PIABA’s findings come against a backdrop of massive changes in the wealth management industry.
Brokers have abandoned their communications agencies and independent brokerage houses to create or join independent consulting firms. At the same time, brokerage houses have expanded into wealth management services by recruiting financial advisers. Over 13,800 RIAs large enough to register with the SEC held nearly $110 trillion customer assets at the end of 2020, according to the Investment Advisor Association, a trade group and lobby. When a âhybridâ brokerage firm also offers independent advisory services, the boundaries of fiduciary liability can become blurred for investors.

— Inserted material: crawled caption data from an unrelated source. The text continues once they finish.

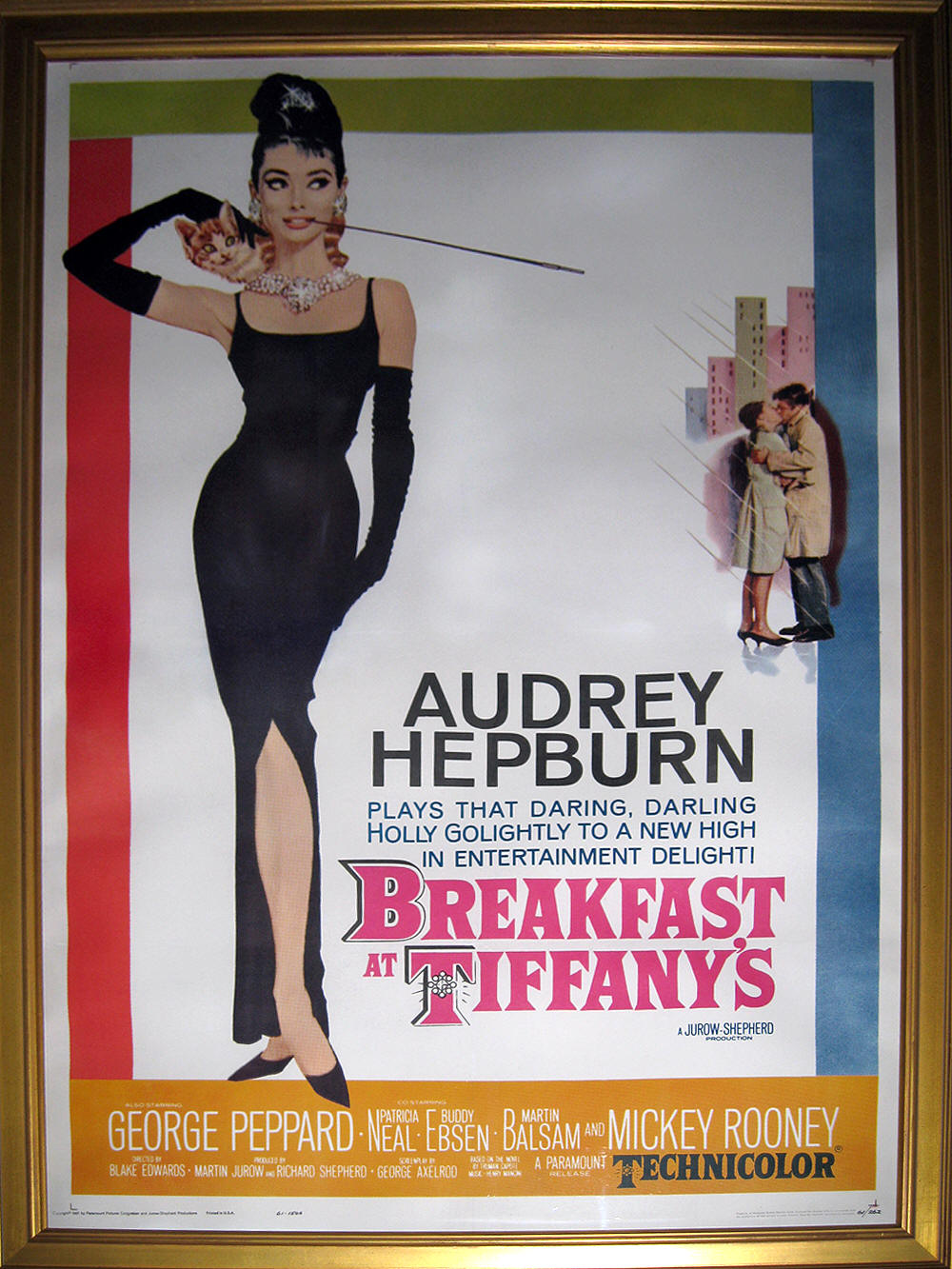 audrey hepburn rare poster breakfast at tiffany 39 s 1961. Black Bedroom Furniture Sets. Home Design Ideas
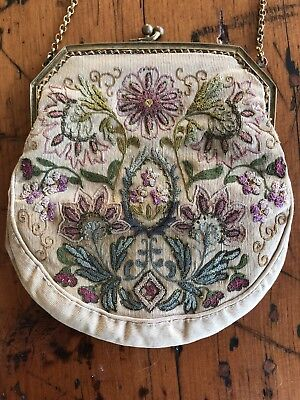 Antique Petit Point Needlepoint Floral Tapestry Purse gold filled frame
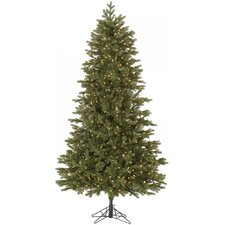 Slim Balsam 7.5' Green Fir Artificial Christmas Tree with 700 Dura-Lit Clear Lights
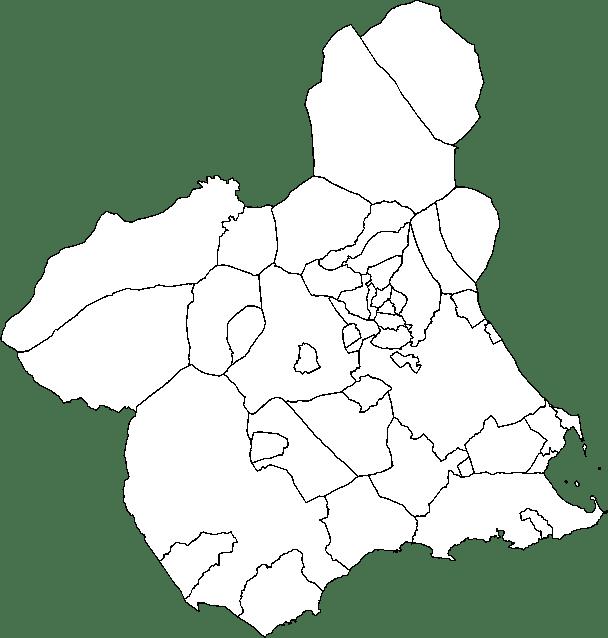 Mapa mudo de Murcia para imprimir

But even pure fiduciary advisers can be problematic, especially when they are selling private securities and “promissory notes“, A tactic against which the SEC warns investors.
David Meyer, president of PIABA and a lawyer in Columbus, Ohio, who represents defrauded investors, cited the case of a retired widow. Meyer said his client lost his savings to a fraudulent advisor from Fisher Wealth Management, a small RIA in Dublin, Ohio, with 70 clients and $ 12 million in assets under management.
Meyer and the company’s adv detailed how adviser Bradley Fisher sold the woman, Barbara Gelderloos, private speculative securities that have lost all of their value. Last May, a private arbitration forum ordered Fisher to pay Gelderloos $ 621,500, but the award has yet to be upheld in a civil court. Meanwhile, Meyer said, he’s not optimistic that his client will actually see money because the company, also known as Rockpointe Financial, is small.
Ten years ago, Meyer told Zoom, 90% of his law firm’s business involved dishonest brokers. Today, about half of them involve investment advisers and their firms, half of which are smaller state-regulated entities.
Whether from brokers or advisers, the report says unpaid rewards are “a heinous breach of responsibility on the part of a securities industry that massively benefits from its ‘trust your advisor’ encouragement.”
PIABA also criticized FINRA and the SEC for not requiring brokers or advisers to maintain liability insurance that could compensate stolen customers.